When Is Debt Dangerous?

Debt and other liabilities become risky for a business when it cannot easily fulfill those obligations, either with free cash flow or by raising capital at an attractive price. Ultimately, if the company can't fulfill its legal obligations to repay debt, shareholders could walk away with nothing. However, a more usual (but still expensive) situation is where a company must dilute shareholders at a cheap share price simply to get debt under control. Of course, plenty of companies use debt to fund growth, without any negative consequences. When we examine debt levels, we first consider both cash and debt levels, together.

See our latest analysis for Odfjell Drilling

How Much Debt Does Odfjell Drilling Carry?

You can click the graphic below for the historical numbers, but it shows that Odfjell Drilling had US$867.2m of debt in March 2022, down from US$1.20b, one year before. On the flip side, it has US$153.9m in cash leading to net debt of about US$713.3m.

debt-equity-history-analysis
OB:ODL Debt to Equity History August 26th 2022

How Healthy Is Odfjell Drilling's Balance Sheet?

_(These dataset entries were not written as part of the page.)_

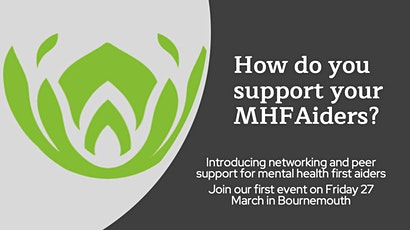 Networking for Mental Health First Aiders tickets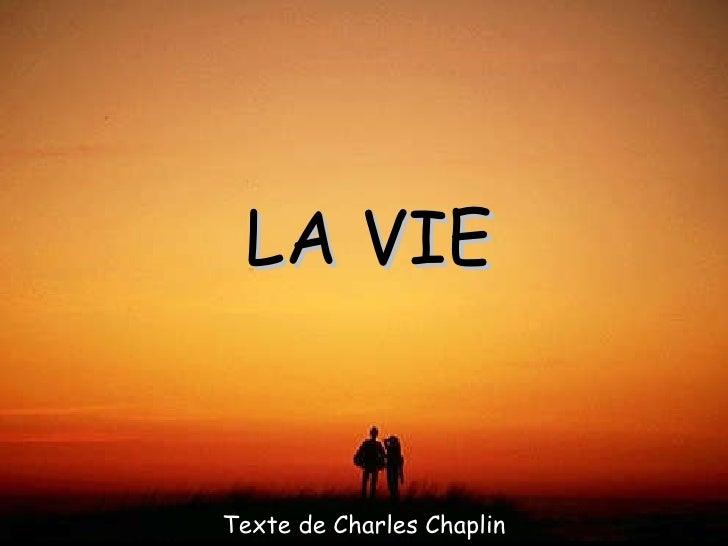 LA VIE Texte de Charles Chaplin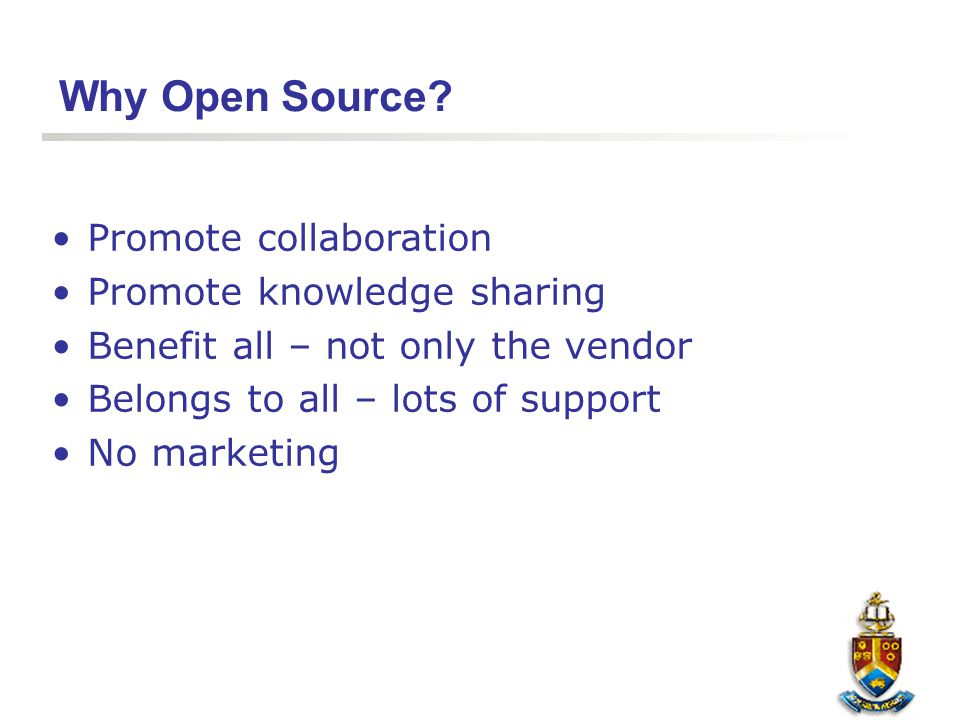 Why Open Source? Promote collaboration Promote knowledge sharing Benefit all – not only the vendor Belongs to all – lots of support No marketing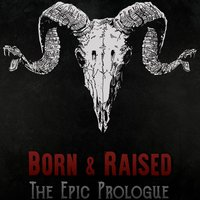 The Epic Prologue — Born & Raised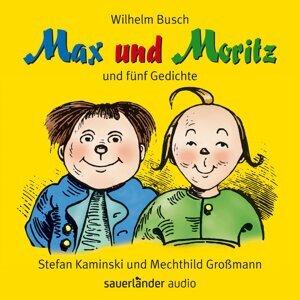 Max und Moritz - und fünf Gedichte (Ungekürzte Lesung mit Musik) - Ungekürzte Lesung mit Musik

The latest balance sheet data shows that Odfjell Drilling had liabilities of US$274.2m due within a year, and liabilities of US$767.1m falling due after that. Offsetting this, it had US$153.9m in cash and US$104.9m in receivables that were due within 12 months. So it has liabilities totalling US$782.6m more than its cash and near-term receivables, combined.

When you consider that this deficiency exceeds the company's US$692.7m market capitalization, you might well be inclined to review the balance sheet intently. In the scenario where the company had to clean up its balance sheet quickly, it seems likely shareholders would suffer extensive dilution.

We measure a company's debt load relative to its earnings power by looking at its net debt divided by its earnings before interest, tax, depreciation, and amortization (EBITDA) and by calculating how easily its earnings before interest and tax (EBIT) cover its interest expense (interest cover). Thus we consider debt relative to earnings both with and without depreciation and amortization expenses.

Odfjell Drilling has net debt worth 2.3 times EBITDA, which isn't too much, but its interest cover looks a bit on the low side, with EBIT at only 2.8 times the interest expense. It seems that the business incurs large depreciation and amortisation charges, so maybe its debt load is heavier than it would first appear, since EBITDA is arguably a generous measure of earnings. Importantly, Odfjell Drilling's EBIT fell a jaw-dropping 21% in the last twelve months. If that earnings trend continues then paying off its debt will be about as easy as herding cats on to a roller coaster. When analysing debt levels, the balance sheet is the obvious place to start. But it is future earnings, more than anything, that will determine Odfjell Drilling's ability to maintain a healthy balance sheet going forward. So if you're focused on the future you can check out this free report showing analyst profit forecasts.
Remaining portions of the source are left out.